- _PROVIDED INFORMATION_
· · ·

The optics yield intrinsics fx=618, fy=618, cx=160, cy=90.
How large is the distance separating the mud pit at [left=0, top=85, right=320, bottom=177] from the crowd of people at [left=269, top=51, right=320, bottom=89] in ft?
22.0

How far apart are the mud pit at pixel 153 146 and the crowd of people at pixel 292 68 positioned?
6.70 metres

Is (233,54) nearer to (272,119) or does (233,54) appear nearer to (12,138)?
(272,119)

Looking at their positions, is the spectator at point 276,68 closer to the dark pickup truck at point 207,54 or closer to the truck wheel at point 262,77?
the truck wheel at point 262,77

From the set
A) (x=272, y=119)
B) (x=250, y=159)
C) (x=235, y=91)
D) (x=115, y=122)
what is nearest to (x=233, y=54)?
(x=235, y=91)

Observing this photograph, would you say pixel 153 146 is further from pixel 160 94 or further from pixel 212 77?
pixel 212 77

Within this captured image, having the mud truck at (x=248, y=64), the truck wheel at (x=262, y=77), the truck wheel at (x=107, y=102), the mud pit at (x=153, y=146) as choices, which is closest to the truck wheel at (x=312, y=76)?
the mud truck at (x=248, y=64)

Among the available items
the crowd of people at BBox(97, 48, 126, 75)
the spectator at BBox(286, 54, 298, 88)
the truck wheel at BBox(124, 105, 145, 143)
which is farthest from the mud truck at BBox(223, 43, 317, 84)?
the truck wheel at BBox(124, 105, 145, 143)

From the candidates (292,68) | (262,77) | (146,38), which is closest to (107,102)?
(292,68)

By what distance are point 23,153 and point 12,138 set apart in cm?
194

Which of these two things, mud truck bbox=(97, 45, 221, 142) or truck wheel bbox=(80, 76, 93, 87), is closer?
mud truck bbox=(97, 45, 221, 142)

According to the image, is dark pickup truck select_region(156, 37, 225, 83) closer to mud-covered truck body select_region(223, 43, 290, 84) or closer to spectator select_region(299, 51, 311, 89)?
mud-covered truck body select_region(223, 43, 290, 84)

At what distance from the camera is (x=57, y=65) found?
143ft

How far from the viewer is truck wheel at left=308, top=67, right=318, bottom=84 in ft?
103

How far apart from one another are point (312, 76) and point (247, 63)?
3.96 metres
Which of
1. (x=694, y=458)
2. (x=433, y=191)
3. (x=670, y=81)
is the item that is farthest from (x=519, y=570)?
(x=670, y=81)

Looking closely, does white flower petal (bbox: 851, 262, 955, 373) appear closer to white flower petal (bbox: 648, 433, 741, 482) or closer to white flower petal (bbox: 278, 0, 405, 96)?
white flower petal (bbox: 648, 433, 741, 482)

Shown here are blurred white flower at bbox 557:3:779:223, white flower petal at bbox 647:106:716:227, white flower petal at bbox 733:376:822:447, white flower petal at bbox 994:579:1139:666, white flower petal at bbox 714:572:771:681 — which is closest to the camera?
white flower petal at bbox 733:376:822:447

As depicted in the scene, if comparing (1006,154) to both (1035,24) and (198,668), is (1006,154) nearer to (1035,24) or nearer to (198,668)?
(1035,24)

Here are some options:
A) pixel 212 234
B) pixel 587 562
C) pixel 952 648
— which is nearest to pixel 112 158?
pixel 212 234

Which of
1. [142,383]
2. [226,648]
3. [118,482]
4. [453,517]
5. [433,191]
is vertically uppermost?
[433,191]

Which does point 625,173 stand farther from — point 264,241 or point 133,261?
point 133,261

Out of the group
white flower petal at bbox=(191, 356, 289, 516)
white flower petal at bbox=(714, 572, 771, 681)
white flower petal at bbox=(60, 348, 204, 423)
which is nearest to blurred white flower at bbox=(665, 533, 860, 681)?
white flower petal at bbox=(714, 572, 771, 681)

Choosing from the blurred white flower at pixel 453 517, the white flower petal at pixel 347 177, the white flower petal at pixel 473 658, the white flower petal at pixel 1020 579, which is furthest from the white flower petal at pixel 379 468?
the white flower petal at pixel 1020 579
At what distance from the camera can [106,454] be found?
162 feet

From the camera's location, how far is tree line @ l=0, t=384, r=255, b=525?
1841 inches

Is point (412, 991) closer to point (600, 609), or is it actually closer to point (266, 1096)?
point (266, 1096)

· · ·

- _WHAT THE EXERCISE ASKS_
Restate every record exactly, leaving nothing out.

- _THE ANSWER_
The optics yield intrinsics fx=618, fy=618, cx=160, cy=90.
How large is the distance separating the mud pit at [left=0, top=85, right=320, bottom=177] from the crowd of people at [left=269, top=51, right=320, bottom=89] in ft?
22.0

How far apart are the mud pit at pixel 153 146 and the crowd of people at pixel 292 68 positioned?
6.70 metres

Is (233,54) nearer to (272,119) or does (233,54) appear nearer to (12,138)?
(272,119)

Looking at their positions, is the spectator at point 276,68 closer to the dark pickup truck at point 207,54 or closer to the truck wheel at point 262,77?
the truck wheel at point 262,77

From the set
A) (x=272, y=119)
B) (x=250, y=159)
C) (x=235, y=91)
D) (x=115, y=122)
what is nearest to (x=233, y=54)?
(x=235, y=91)

Observing this photograph, would you say pixel 153 146 is further from pixel 160 94 or further from pixel 212 77?
pixel 212 77

Within this captured image, having the mud truck at (x=248, y=64), the truck wheel at (x=262, y=77), the truck wheel at (x=107, y=102), the mud pit at (x=153, y=146) as choices, which is closest to the truck wheel at (x=312, y=76)?
the mud truck at (x=248, y=64)

Among the available items
the crowd of people at BBox(97, 48, 126, 75)
the spectator at BBox(286, 54, 298, 88)
the truck wheel at BBox(124, 105, 145, 143)
which is farthest from the mud truck at BBox(223, 43, 317, 84)?
the truck wheel at BBox(124, 105, 145, 143)

From the candidates (292,68) | (262,77) | (146,38), which is closest to (107,102)?
(292,68)

By what distance are point 23,153 and point 12,138 set apart in cm?
194

Which of these two things, mud truck bbox=(97, 45, 221, 142) or truck wheel bbox=(80, 76, 93, 87), is closer?
mud truck bbox=(97, 45, 221, 142)

According to the image, is dark pickup truck select_region(156, 37, 225, 83) closer to mud-covered truck body select_region(223, 43, 290, 84) or closer to spectator select_region(299, 51, 311, 89)?
mud-covered truck body select_region(223, 43, 290, 84)

At what distance from the camera is (x=57, y=65) found?
143ft

How far from the viewer is truck wheel at left=308, top=67, right=318, bottom=84 in ft?
103

How far apart from one another are point (312, 76) and point (247, 63)?
3.96 metres
Which of
1. (x=694, y=458)
2. (x=433, y=191)
3. (x=670, y=81)
is the item that is farthest from (x=519, y=570)?
(x=670, y=81)

Looking closely, does white flower petal (bbox: 851, 262, 955, 373) appear closer to white flower petal (bbox: 648, 433, 741, 482) or closer to white flower petal (bbox: 278, 0, 405, 96)?
white flower petal (bbox: 648, 433, 741, 482)

Shown here are blurred white flower at bbox 557:3:779:223, white flower petal at bbox 647:106:716:227, white flower petal at bbox 733:376:822:447, white flower petal at bbox 994:579:1139:666, white flower petal at bbox 714:572:771:681 — which is closest to the camera?
white flower petal at bbox 733:376:822:447

As depicted in the scene, if comparing (1006,154) to both (1035,24) and (198,668), is (1006,154) nearer to (1035,24) or nearer to (198,668)?
(1035,24)

Here are some options:
A) pixel 212 234
B) pixel 587 562
C) pixel 952 648
— which is nearest to pixel 112 158?
pixel 212 234

Which of
1. [142,383]
2. [226,648]
3. [118,482]
4. [453,517]
5. [433,191]
is vertically uppermost?
[433,191]

Which does point 625,173 stand farther from — point 264,241 or point 133,261?
point 133,261

Out of the group
white flower petal at bbox=(191, 356, 289, 516)
white flower petal at bbox=(714, 572, 771, 681)
white flower petal at bbox=(60, 348, 204, 423)
which is nearest to blurred white flower at bbox=(665, 533, 860, 681)?
white flower petal at bbox=(714, 572, 771, 681)

Choosing from the blurred white flower at pixel 453 517, the white flower petal at pixel 347 177, the white flower petal at pixel 473 658, the white flower petal at pixel 1020 579, which is furthest from the white flower petal at pixel 379 468?
the white flower petal at pixel 1020 579
At what distance from the camera can [106,454] be found?
162 feet

From the camera's location, how far is tree line @ l=0, t=384, r=255, b=525?
1841 inches

Is point (412, 991) closer to point (600, 609), or is it actually closer to point (266, 1096)?
point (266, 1096)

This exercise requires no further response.